An injured soldier from Braintree who suffered such extreme damage after a motorcycle crash that he thought he had died and was in purgatory will join a racing team at Le Mans.

East Anglian Daily Times: Warren McKinlayWarren McKinlay (Image: Archant)

The team of four is set to make sporting history as the first-ever disabled drivers pack to compete in Le Mans.

Warren McKinlay is a driver for Team BRIT, who will start with the Fun Cup in 2017 and progress through the racing series to the finale in 2020.

Warren joined the army in 1999 at 19 and worked as a mechanic. In 2005 the then 23-year-old was in a motorbike accident while based at RAF Honington in Suffolk.

The crash left him with traumatic brain injury, a broken back and pelvis. At the time, his wife Sarah was five months pregnant.

He was diagnosed with “walking corpse syndrome” (Cotard’s) because for 18 months, he believed he was dead.

He believed he didn’t need to eat or speak to his wife and that the injured troops he saw in Headley Court, the military rehabilitation unit where he was being treated, were also dead.

He said: “I didn’t feel anything, just numbness. The more I saw other guys coming in with their arms and legs blown off, the more I was convinced that we were all dead. My weight went down from 90 kilos to 65 kilos but I always drank tea. There were weeks on end that I didn’t speak to Sarah.

“If anything, it was harder for Sarah than it was for me. I didn’t understand what was going on. I was fortunate my memory of it is sketchy but she saw everything. The doctor told her it was lucky that she was pregnant because I might not be able to give her any more children. It’s really strange talking about it now, it’s like something I read in a book.”

Warren and Sarah had met at junior school and married young. He used his motorbike to get to and from work but he had promised that he would stop biking once they had children.

He says: “The accident happened the last time I was going to ride the bike. By the end of that day my insurance would have run out and I had put my bike up for sale. I was out riding with a friend along a road with awesome, sweeping bends. I hit a tree at 60 miles an hour.

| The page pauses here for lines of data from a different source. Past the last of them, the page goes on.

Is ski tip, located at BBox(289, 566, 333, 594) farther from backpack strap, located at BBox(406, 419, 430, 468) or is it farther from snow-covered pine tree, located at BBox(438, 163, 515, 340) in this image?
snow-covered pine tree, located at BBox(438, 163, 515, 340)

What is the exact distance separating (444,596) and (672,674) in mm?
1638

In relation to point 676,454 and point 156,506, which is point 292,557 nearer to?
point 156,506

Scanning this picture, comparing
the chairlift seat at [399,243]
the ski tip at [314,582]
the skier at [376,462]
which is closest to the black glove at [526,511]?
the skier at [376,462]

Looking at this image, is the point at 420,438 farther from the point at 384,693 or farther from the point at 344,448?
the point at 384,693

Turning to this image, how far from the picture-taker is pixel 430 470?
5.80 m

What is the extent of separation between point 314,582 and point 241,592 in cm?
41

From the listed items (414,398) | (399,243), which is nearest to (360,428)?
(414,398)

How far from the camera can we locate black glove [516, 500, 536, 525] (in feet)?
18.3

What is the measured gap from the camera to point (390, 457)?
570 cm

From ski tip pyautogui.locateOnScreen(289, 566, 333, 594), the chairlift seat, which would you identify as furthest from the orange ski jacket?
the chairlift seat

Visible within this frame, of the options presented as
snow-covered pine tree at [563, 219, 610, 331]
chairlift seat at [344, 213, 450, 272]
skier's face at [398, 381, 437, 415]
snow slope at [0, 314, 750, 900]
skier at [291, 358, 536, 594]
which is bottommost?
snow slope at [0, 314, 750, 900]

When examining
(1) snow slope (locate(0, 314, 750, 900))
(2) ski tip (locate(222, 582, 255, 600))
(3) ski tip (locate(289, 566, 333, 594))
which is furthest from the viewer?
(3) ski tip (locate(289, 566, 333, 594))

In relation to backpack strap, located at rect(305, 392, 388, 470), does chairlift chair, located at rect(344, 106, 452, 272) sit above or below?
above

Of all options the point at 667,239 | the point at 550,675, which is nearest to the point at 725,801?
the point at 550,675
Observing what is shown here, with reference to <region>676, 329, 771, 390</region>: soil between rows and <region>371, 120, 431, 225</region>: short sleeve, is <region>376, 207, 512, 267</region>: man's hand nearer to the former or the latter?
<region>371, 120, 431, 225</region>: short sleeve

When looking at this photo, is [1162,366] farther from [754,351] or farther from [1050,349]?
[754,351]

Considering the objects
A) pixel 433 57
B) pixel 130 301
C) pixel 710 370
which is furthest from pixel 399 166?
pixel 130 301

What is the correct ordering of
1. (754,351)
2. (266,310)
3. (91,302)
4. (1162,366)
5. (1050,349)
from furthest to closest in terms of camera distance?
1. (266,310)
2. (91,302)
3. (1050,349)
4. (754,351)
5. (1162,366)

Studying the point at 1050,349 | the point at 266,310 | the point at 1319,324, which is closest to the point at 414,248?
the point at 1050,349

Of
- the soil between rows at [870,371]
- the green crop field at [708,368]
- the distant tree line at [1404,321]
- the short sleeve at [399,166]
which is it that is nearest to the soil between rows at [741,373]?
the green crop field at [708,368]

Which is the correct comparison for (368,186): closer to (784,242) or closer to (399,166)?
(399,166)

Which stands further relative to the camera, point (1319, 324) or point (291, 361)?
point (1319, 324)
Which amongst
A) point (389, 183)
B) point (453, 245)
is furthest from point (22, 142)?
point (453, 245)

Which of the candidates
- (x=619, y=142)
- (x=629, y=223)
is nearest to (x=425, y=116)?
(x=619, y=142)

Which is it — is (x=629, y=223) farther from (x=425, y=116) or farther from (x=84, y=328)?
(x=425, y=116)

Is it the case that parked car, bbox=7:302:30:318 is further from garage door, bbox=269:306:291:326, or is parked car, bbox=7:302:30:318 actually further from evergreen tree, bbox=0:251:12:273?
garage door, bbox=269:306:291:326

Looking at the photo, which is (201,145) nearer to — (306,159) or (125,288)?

Wayne started to recover his confidence and begin to manage the depression left by the accident after Sarah persuaded him to start racing with KartForce. This was what led him to join Team BRIT.

He says now he wants to help other people: “Because not everyone has their own Sarah.”

“My brain injury means I suffer anxiety. It’s hard for me to concentrate on one single task, which makes it very difficult to get things done. I struggle to process information given to me and get over loaded quite easily.

“Racing has given me an escape from this. As soon as I’m in the car, all of these issues go away and my only focus is driving. I am 100 per cent committed to the challenge we have set ourselves and hope that I can inspire other people with brain injuries or disabilities to try something new and see what they can achieve.”

The team’s four drivers are all former or serving troops who have suffered serious physical or mental injuries and are disabled.

The event was launched at Lloyds in London today with racing legends Damon Hill OBE and Johnny Herbert. The project will be sponsored by insurance giant Brit in a multi-year deal that will kickstart their journey to the pinnacle of endurance motorsport.